[Data in this exercise]
....

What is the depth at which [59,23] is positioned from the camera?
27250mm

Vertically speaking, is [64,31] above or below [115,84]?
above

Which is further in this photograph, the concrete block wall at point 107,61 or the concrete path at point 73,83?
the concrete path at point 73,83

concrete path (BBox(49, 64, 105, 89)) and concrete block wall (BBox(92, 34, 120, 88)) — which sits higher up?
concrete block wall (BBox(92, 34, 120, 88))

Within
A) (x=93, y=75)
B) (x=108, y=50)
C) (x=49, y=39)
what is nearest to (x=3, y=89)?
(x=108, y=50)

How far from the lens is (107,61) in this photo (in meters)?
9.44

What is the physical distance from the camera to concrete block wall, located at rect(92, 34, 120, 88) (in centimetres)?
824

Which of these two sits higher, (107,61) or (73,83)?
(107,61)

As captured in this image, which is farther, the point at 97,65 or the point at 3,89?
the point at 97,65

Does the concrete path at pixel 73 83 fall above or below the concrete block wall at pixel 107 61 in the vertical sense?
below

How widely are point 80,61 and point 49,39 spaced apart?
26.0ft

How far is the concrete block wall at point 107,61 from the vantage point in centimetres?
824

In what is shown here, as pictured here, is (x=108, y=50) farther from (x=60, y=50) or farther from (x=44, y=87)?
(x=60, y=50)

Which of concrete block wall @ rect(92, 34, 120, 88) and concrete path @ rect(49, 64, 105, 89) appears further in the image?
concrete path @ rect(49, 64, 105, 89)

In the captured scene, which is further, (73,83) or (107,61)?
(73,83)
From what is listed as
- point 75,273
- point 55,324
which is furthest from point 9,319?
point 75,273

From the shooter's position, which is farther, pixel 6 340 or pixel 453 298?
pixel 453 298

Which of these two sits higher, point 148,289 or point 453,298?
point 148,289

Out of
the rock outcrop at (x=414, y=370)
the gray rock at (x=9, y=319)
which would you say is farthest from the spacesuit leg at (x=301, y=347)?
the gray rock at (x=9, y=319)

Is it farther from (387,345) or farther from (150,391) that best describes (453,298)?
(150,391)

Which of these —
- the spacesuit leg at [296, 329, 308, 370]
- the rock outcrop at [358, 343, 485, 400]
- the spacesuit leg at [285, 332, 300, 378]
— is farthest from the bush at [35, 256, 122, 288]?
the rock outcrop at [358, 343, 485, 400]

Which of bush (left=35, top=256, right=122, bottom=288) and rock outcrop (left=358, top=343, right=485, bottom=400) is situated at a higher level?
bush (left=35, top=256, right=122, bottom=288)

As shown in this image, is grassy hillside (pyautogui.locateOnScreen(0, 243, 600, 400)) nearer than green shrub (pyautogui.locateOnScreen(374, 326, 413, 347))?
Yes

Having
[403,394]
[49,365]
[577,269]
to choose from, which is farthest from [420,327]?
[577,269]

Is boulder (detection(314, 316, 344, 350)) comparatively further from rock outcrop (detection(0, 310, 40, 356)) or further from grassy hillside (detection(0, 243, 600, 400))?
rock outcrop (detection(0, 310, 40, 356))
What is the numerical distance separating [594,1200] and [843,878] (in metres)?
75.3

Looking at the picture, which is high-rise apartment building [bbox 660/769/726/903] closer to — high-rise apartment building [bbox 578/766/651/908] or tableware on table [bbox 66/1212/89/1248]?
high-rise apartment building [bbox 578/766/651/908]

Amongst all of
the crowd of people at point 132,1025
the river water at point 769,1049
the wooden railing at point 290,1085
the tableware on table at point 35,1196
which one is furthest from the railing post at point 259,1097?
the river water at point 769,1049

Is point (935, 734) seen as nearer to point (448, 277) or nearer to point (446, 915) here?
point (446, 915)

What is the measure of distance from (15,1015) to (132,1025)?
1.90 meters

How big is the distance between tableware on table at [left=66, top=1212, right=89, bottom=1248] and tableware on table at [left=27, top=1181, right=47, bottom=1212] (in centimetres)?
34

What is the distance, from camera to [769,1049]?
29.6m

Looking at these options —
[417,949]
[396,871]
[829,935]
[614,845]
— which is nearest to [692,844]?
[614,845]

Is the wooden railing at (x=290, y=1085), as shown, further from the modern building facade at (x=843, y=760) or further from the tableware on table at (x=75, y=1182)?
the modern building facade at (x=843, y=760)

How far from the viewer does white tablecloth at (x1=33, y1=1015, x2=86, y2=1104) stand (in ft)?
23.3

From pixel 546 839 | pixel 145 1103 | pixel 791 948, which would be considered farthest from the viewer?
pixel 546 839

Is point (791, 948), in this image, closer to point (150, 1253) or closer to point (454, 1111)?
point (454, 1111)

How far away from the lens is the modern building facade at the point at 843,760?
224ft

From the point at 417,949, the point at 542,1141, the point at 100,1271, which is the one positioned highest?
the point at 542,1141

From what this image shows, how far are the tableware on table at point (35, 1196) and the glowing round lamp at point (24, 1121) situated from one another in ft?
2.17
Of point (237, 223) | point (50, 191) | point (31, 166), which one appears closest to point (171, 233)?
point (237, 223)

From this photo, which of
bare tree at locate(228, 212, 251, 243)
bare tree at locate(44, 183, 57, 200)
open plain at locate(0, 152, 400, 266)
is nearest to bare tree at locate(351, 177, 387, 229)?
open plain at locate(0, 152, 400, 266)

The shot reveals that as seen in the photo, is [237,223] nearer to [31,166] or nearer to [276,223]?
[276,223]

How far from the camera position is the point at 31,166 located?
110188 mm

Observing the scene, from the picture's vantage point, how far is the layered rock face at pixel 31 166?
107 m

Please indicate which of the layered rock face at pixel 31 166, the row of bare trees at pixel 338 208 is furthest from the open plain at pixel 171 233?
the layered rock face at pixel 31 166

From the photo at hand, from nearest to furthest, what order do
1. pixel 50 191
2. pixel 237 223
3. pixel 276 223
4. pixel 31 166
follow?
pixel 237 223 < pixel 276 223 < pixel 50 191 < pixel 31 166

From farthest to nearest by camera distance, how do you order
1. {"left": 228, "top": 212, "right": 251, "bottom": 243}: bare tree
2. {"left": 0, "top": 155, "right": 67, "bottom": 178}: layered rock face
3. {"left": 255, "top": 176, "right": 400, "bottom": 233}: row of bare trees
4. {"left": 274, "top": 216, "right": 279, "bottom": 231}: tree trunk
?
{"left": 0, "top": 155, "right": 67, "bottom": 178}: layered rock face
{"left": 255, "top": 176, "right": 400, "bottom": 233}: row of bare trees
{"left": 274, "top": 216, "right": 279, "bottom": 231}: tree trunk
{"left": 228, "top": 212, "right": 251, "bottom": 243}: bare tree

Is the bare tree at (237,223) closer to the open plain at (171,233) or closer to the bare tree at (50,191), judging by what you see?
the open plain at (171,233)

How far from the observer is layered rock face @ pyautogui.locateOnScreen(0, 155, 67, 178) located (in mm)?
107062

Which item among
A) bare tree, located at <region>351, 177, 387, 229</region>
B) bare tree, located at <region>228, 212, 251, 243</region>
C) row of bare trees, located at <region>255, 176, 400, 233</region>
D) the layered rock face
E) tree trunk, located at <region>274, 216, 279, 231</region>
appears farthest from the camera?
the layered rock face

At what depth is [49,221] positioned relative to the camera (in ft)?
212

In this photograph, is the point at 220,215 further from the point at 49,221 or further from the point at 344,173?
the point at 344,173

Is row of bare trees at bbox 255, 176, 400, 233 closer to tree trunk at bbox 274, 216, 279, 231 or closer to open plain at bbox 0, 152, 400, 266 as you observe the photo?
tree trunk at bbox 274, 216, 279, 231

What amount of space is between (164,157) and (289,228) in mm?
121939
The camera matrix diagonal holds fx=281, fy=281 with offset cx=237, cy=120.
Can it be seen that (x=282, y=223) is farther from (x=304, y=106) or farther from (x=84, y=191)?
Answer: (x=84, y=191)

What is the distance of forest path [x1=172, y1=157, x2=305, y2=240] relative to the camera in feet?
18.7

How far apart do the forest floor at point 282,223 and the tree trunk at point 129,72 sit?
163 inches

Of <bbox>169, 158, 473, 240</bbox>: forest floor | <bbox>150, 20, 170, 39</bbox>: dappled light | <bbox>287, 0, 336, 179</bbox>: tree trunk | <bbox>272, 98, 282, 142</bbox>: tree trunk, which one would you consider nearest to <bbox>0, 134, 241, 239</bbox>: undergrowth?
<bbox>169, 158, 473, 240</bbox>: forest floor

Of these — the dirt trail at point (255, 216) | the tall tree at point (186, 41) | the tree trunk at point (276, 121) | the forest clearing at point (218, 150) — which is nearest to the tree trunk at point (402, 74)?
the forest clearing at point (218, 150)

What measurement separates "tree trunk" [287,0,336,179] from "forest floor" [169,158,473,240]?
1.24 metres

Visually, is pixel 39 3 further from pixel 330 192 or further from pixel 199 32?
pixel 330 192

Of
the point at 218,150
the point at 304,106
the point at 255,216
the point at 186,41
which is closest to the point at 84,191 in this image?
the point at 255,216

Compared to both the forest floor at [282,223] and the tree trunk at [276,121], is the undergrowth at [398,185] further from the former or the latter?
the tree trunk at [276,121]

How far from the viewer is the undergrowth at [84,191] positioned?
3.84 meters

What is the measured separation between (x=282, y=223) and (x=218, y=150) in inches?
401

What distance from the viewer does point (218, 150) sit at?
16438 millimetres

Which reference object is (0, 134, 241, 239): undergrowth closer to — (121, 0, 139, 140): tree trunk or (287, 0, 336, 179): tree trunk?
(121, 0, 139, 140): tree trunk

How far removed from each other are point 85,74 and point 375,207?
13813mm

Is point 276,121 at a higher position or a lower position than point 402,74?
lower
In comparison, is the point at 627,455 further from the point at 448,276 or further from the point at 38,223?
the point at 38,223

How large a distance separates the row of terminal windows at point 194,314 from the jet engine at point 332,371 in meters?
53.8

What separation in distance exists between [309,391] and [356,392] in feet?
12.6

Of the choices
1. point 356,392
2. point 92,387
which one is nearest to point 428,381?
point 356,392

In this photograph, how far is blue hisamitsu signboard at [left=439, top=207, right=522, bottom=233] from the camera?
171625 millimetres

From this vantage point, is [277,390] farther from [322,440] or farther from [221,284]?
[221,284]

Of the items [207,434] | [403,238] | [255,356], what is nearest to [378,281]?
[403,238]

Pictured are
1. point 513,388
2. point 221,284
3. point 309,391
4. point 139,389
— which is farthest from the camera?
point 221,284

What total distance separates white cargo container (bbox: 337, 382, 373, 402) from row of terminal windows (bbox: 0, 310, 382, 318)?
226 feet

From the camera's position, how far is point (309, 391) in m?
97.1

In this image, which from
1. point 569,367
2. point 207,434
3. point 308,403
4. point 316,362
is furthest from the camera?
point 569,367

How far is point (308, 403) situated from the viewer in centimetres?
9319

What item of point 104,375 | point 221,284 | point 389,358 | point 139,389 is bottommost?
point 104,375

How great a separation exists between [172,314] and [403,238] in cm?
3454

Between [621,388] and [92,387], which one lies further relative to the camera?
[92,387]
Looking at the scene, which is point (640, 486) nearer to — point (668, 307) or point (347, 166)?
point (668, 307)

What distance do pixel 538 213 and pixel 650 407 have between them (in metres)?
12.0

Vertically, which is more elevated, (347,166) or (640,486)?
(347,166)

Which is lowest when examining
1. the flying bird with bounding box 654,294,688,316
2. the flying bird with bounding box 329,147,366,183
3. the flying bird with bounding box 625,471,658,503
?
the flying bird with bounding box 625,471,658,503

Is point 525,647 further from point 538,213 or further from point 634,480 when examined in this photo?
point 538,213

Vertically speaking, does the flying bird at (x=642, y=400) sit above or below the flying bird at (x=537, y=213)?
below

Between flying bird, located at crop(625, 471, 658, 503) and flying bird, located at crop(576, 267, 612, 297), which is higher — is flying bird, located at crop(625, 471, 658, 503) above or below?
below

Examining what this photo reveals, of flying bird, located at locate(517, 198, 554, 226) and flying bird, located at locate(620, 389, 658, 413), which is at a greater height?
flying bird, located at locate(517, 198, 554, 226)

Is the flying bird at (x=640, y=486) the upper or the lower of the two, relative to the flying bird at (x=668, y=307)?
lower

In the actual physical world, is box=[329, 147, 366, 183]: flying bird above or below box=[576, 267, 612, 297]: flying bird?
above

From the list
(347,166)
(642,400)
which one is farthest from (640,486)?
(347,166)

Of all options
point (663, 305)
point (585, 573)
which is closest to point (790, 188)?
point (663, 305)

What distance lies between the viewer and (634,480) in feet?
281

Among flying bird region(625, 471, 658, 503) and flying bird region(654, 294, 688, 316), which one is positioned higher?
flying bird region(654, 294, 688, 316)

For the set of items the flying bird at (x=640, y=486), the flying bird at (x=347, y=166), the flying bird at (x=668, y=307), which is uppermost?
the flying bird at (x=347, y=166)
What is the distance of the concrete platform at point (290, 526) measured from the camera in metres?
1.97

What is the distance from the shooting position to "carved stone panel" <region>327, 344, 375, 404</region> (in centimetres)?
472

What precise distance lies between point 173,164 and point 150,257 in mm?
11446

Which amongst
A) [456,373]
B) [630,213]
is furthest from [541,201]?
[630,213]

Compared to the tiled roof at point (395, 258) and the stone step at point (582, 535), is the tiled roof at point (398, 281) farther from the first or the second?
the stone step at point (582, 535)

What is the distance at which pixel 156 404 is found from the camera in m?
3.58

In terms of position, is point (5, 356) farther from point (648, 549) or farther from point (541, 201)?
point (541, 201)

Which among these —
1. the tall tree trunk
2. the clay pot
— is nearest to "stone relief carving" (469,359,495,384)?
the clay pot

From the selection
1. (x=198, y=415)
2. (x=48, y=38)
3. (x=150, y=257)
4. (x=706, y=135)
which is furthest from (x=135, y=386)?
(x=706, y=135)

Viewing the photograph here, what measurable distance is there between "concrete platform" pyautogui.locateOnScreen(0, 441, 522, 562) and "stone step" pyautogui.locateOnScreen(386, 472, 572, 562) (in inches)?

....

[Objective] Copy out exactly the lines running from the line with "What is the distance at" to the end of the records, inclusive.

[Completed exercise]
What is the distance at which pixel 156 404 is found from the camera in m?
3.58

In terms of position, is point (5, 356) farther from point (648, 549) or farther from point (541, 201)?
point (541, 201)

Which among these —
1. the tall tree trunk
2. the clay pot
— is nearest to "stone relief carving" (469,359,495,384)?
the clay pot

From the selection
1. (x=198, y=415)
2. (x=48, y=38)
3. (x=150, y=257)
4. (x=706, y=135)
which is furthest from (x=135, y=386)?
(x=706, y=135)

Viewing the photograph here, what measurable distance is there between "concrete platform" pyautogui.locateOnScreen(0, 441, 522, 562) and "stone step" pyautogui.locateOnScreen(386, 472, 572, 562) (in inches)?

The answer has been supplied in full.